Work to do
Render all of the data below as a numbered list, omitting blank lines and excluding the pictures.

Data supplied
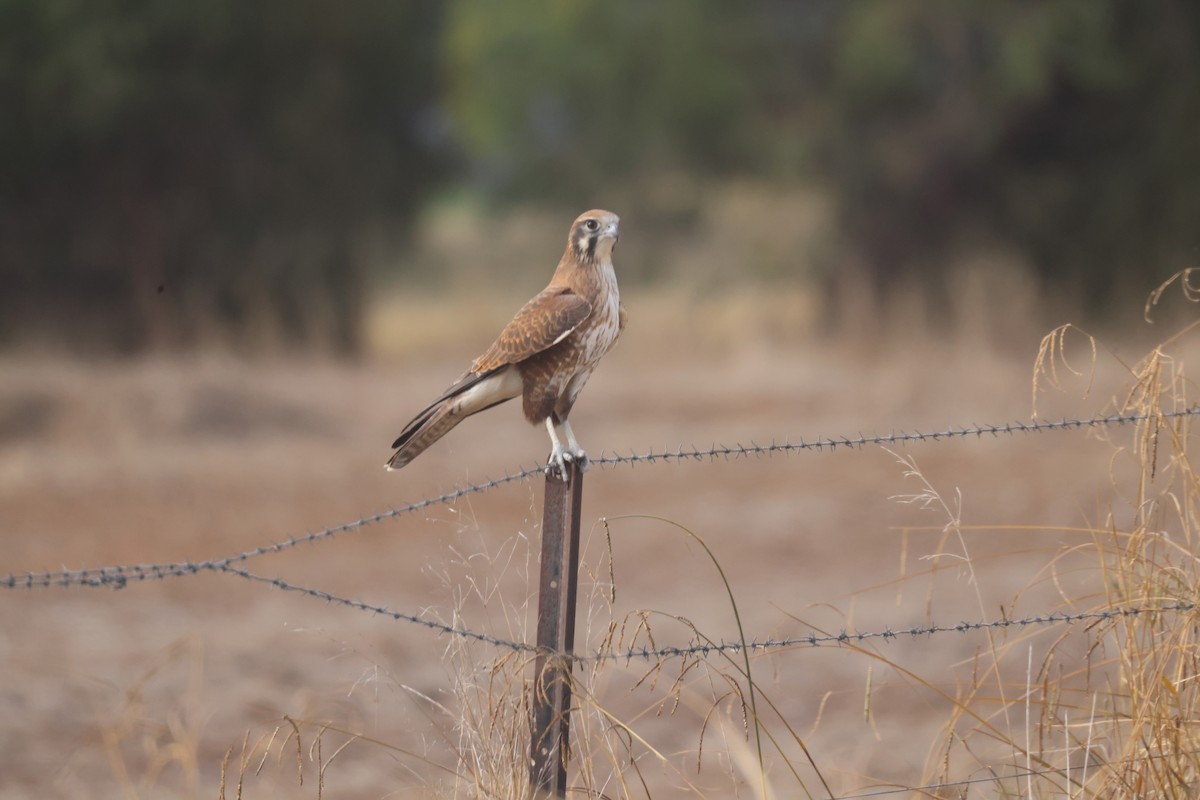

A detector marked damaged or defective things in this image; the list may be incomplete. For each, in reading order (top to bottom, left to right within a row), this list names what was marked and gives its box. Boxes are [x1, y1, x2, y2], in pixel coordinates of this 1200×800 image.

rusty metal fence post [530, 460, 585, 796]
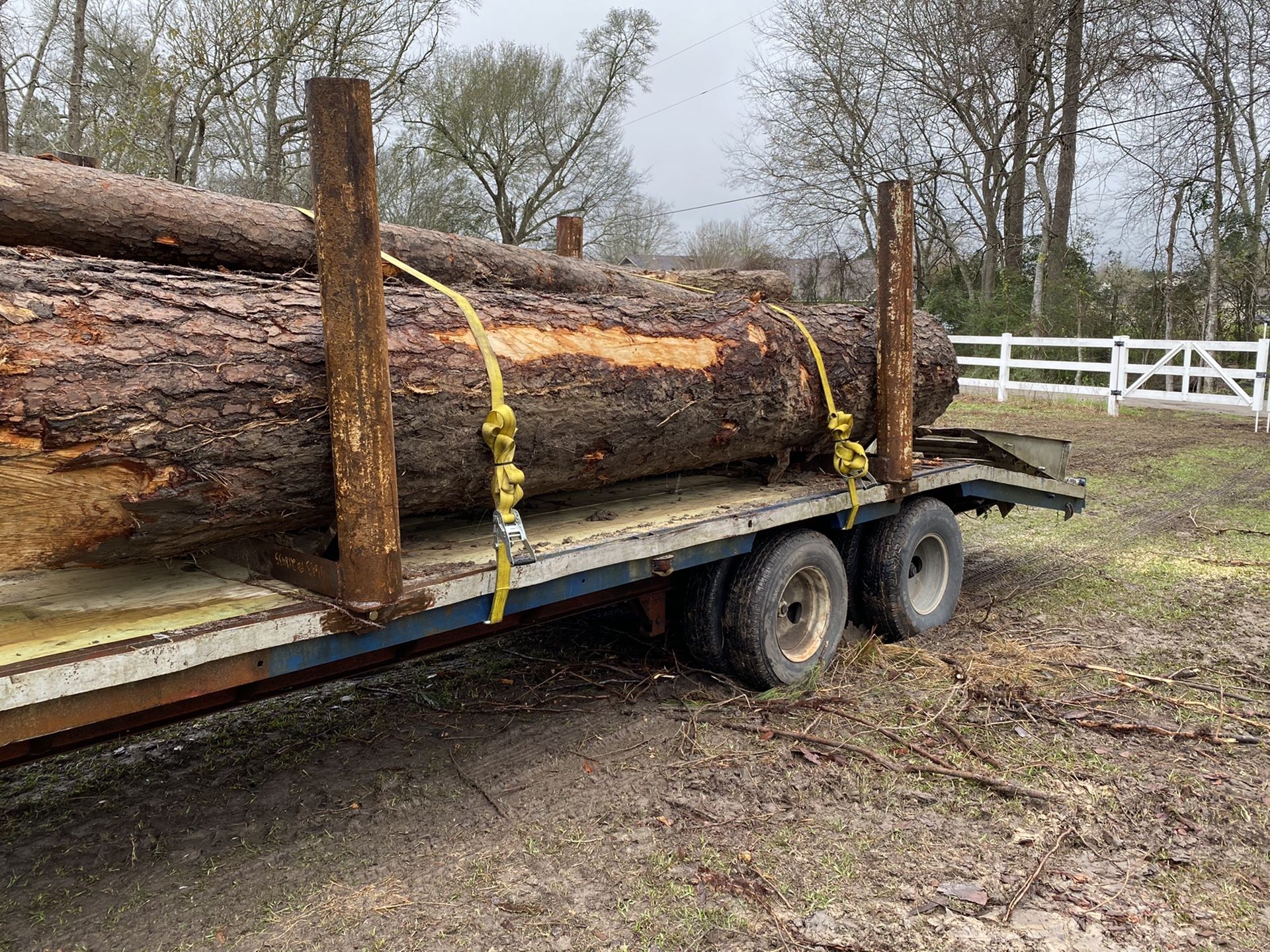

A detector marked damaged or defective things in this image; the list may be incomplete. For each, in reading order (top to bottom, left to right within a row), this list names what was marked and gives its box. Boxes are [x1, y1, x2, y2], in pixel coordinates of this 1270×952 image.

rusty steel upright [304, 76, 400, 611]
rusty steel upright [556, 216, 585, 257]
rusty steel upright [873, 178, 910, 484]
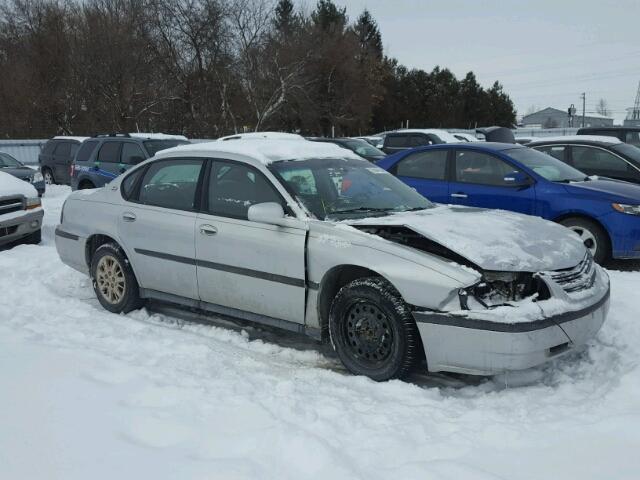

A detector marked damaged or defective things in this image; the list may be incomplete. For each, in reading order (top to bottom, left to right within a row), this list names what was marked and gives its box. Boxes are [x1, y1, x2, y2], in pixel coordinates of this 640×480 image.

Correct answer
1. A detector marked damaged or defective things in this image; the list may be incomplete. For each, in reading order (top to bottom, left to right within a row), this list names what was marked and gives its box. Boxes are [x1, y1, x2, y2], in pixel coordinates of this 1200×800 image.
2. rusty metal fence post [530, 460, 585, 796]
3. A detector marked damaged or defective things in this image; the list may be incomplete. For each, in reading order (top to bottom, left to right within a row), this list names what was marked and gives its box. Boxes are [x1, y1, x2, y2], in pixel coordinates of this 1270×952 image.
4. rusty steel upright [304, 76, 400, 611]
5. rusty steel upright [556, 216, 585, 257]
6. rusty steel upright [873, 178, 910, 484]
7. A detector marked damaged or defective things in this image; the list may be incomplete. For each, in reading order (top to bottom, left to right within a row), this list names what was marked and gives its box. Boxes are [x1, y1, x2, y2], in pixel coordinates of this 640×480 image.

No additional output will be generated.